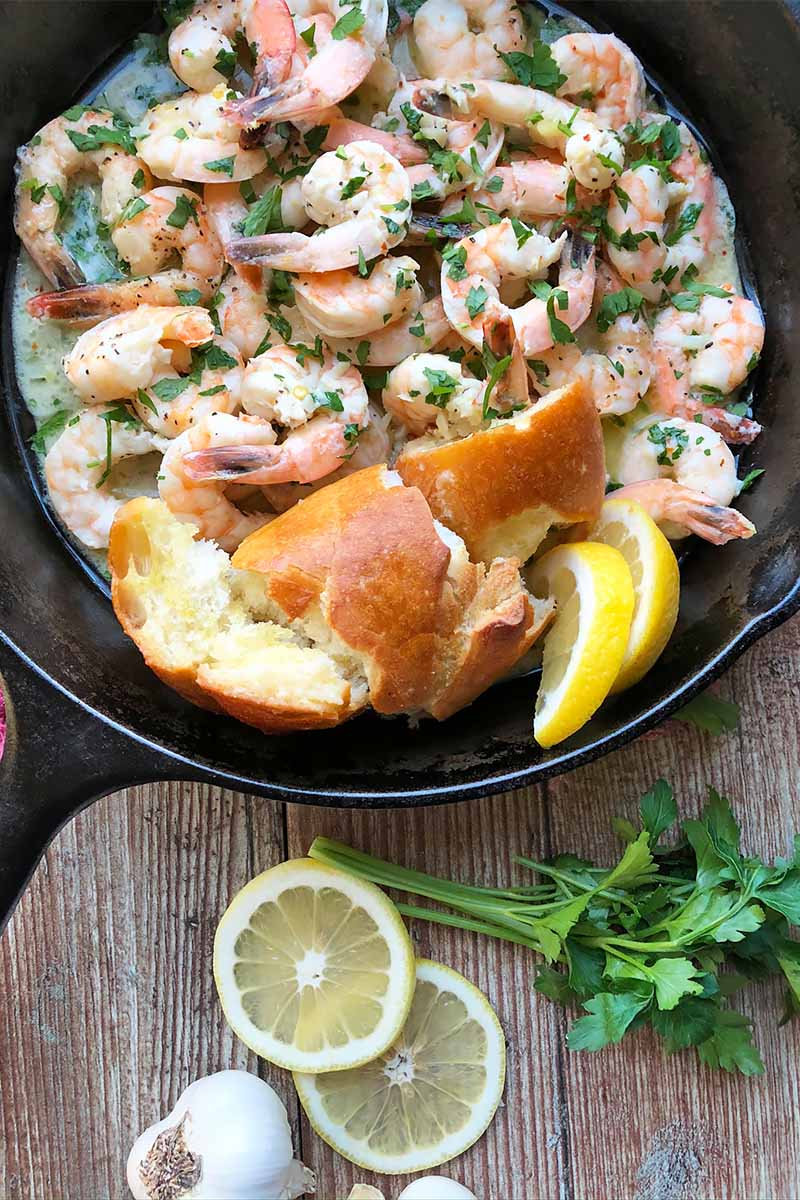Vertical image of a cast iron skilled filled with cooked seafood, chunks of bread, and lemon slices with a chopped parsley garnish on a wooden table next to more slices of lemons, whole parsley, and a whole head of garlic.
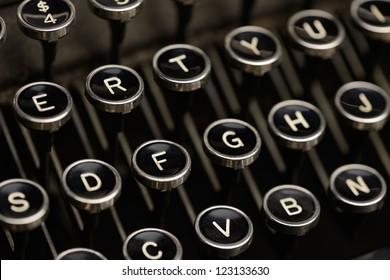 Typewriter keys. Angled shot of keys on an antique typewriter. Shallow DOF.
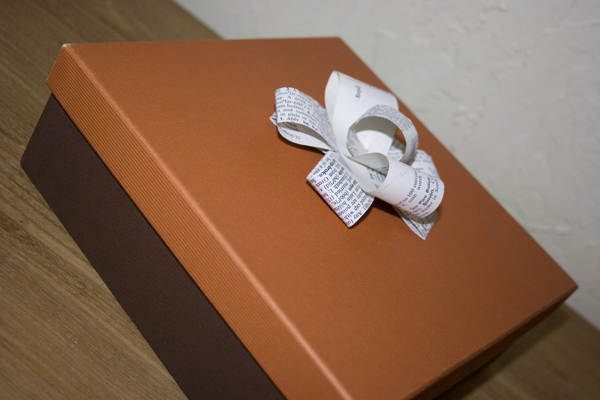 paper bow sitting on a brown box with an orange top
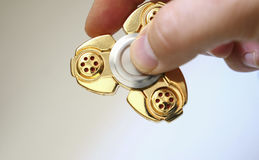 Golden fidget spinner toy on dark aurface Royalty Free Stock Photo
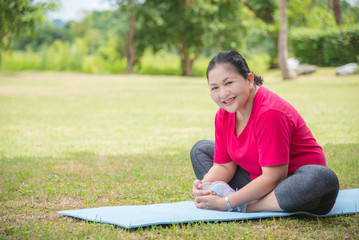Portrait of asian aged women doing yoga exercise in park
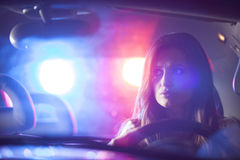 Woman chaced by police Stock Photography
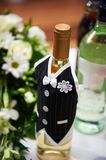 Bottle of vine in the costumes of groom Stock Photos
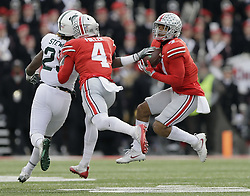 November 11, 2017 - Columbus, OH, USA - Ohio State Buckeyes safety Damon Webb (7) intercepts a pass intended for Michigan State Spartans wide receiver Darrell Stewart Jr. (25) behind cornerback Jordan Fuller (4) during the fourth quarter on Saturday, Nov. 11, 2017 at Ohio Stadium in Columbus, Ohio. (Credit Image: © Adam Cairns/TNS via ZUMA Wire)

- _Task goal_: In your copy, repeat each record exactly and include no pictures.

- _Solution to this problem_:
Vertical image of a cast iron skilled filled with cooked seafood, chunks of bread, and lemon slices with a chopped parsley garnish on a wooden table next to more slices of lemons, whole parsley, and a whole head of garlic.
 Typewriter keys. Angled shot of keys on an antique typewriter. Shallow DOF.
 paper bow sitting on a brown box with an orange top
 Golden fidget spinner toy on dark aurface Royalty Free Stock Photo
Portrait of asian aged women doing yoga exercise in park
 Woman chaced by police Stock Photography
 Bottle of vine in the costumes of groom Stock Photos
 November 11, 2017 - Columbus, OH, USA - Ohio State Buckeyes safety Damon Webb (7) intercepts a pass intended for Michigan State Spartans wide receiver Darrell Stewart Jr. (25) behind cornerback Jordan Fuller (4) during the fourth quarter on Saturday, Nov. 11, 2017 at Ohio Stadium in Columbus, Ohio. (Credit Image: © Adam Cairns/TNS via ZUMA Wire)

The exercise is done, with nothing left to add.